Show each line in the items below that contains the word "wall".

START Source records

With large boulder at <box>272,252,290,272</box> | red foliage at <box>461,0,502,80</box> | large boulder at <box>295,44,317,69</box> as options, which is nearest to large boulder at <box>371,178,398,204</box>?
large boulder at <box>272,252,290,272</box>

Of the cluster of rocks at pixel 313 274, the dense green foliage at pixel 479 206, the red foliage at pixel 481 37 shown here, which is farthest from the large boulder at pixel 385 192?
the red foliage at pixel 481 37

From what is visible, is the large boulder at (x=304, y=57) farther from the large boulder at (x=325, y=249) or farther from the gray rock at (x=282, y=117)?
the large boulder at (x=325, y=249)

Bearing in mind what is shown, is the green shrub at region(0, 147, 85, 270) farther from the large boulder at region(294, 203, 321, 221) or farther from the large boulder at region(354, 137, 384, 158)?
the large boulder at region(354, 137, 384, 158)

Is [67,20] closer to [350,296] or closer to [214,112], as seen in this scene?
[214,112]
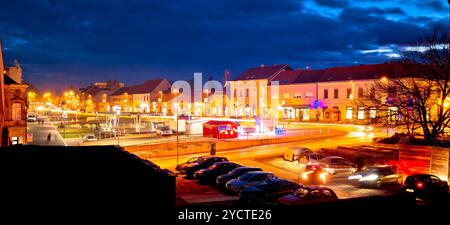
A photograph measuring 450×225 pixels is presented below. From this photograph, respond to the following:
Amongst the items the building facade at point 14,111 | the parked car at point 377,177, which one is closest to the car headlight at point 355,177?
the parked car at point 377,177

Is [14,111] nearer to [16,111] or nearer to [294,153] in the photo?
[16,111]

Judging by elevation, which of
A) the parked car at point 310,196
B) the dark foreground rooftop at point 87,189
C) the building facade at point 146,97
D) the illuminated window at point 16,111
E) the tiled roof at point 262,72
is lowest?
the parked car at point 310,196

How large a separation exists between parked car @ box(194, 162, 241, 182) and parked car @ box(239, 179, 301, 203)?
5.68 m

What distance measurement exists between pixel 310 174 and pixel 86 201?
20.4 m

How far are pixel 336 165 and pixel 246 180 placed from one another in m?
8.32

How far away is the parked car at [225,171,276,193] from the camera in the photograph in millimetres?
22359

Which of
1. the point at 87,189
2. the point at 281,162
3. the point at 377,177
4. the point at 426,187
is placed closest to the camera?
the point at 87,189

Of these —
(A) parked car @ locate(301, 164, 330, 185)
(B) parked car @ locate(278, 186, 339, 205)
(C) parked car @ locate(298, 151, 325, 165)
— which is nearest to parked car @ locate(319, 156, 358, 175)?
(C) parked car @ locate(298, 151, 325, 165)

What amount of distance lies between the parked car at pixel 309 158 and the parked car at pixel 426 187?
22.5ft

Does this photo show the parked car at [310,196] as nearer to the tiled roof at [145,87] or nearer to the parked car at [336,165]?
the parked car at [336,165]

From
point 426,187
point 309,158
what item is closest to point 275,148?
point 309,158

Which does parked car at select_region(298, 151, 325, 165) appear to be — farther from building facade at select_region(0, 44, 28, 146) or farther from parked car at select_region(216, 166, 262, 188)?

END Source records
START Source records

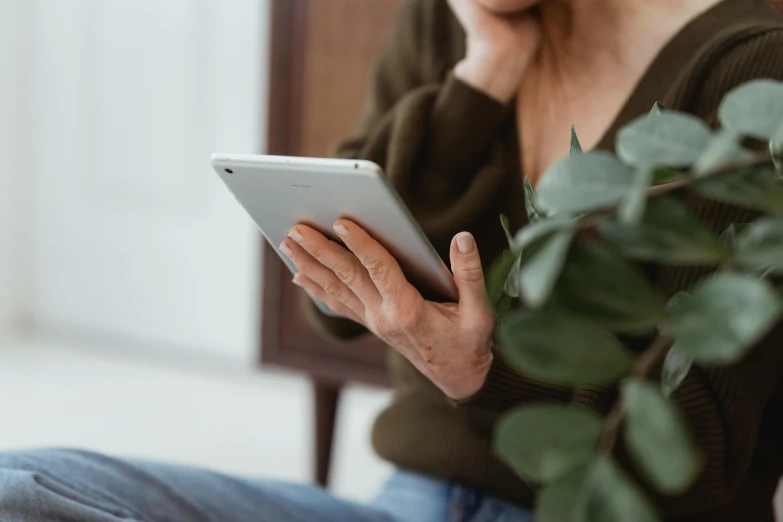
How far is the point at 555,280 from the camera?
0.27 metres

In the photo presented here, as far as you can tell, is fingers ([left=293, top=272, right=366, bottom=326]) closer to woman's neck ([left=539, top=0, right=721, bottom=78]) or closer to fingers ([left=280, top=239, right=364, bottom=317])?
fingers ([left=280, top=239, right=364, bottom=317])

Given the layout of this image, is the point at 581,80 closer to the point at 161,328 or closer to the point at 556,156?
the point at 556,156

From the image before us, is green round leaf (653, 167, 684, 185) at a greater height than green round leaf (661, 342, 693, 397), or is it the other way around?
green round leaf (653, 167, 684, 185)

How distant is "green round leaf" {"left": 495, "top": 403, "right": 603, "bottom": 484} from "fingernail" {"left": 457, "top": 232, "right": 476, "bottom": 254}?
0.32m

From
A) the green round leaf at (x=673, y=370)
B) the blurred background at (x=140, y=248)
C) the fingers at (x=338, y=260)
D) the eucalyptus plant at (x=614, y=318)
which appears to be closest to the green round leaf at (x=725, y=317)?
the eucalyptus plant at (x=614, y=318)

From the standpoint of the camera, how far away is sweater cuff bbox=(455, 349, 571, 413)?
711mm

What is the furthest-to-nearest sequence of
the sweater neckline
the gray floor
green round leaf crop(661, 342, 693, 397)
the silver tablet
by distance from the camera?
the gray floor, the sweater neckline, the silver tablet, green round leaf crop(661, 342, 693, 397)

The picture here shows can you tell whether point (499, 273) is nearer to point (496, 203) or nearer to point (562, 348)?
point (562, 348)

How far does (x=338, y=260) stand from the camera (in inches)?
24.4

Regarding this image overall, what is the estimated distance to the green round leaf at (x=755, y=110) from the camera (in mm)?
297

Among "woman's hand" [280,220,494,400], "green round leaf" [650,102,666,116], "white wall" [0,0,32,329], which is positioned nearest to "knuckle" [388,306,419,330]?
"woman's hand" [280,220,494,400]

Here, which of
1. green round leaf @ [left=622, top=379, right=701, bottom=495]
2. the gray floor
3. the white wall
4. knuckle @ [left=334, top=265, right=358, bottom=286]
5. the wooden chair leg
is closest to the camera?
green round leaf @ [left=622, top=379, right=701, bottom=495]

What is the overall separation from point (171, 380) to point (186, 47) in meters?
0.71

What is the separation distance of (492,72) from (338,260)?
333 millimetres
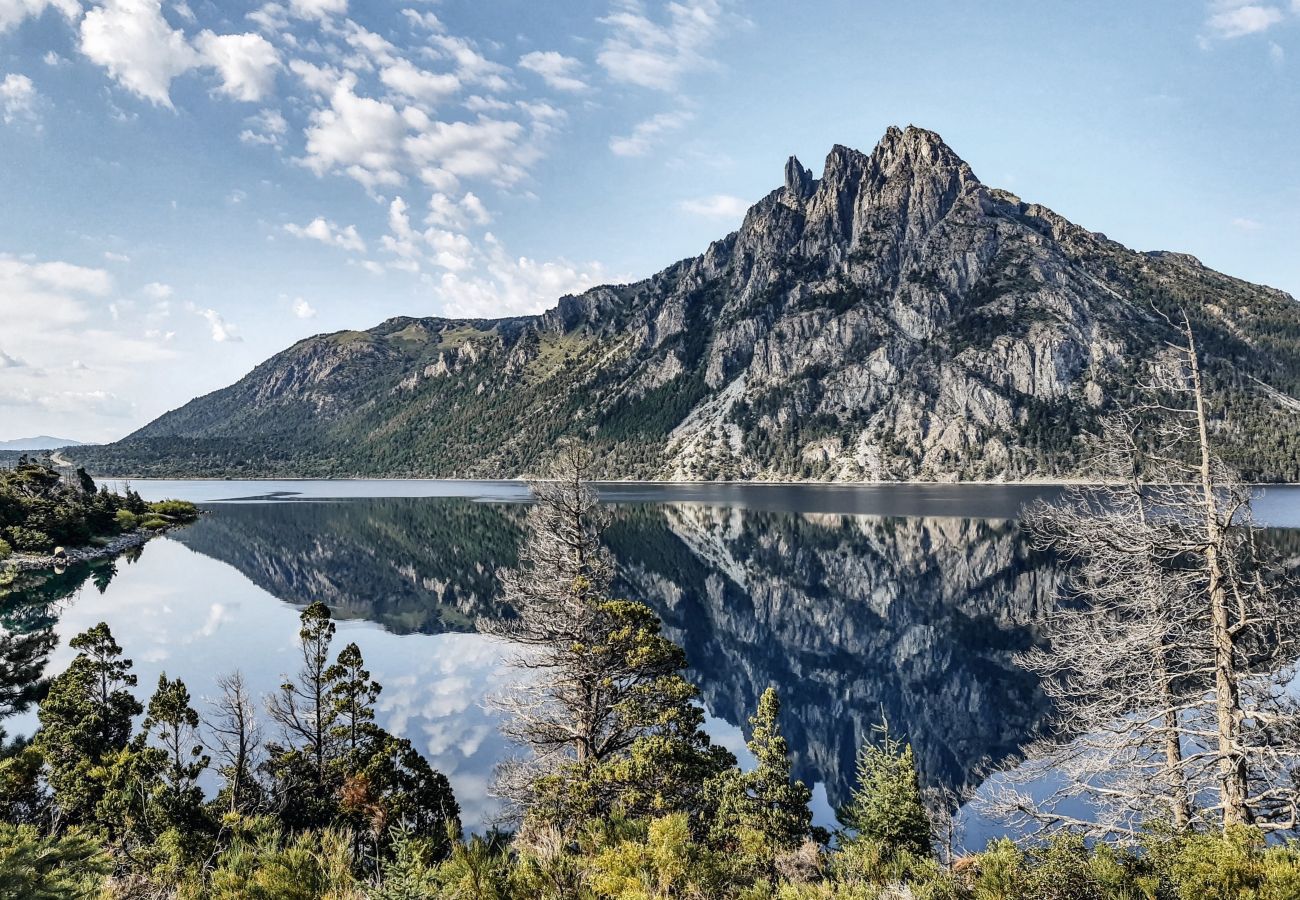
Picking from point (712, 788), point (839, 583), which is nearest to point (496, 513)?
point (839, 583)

END Source records

# Full output
Among "woman's hand" [280,220,494,400], "green round leaf" [650,102,666,116], "white wall" [0,0,32,329], which is positioned nearest to "knuckle" [388,306,419,330]?
3. the white wall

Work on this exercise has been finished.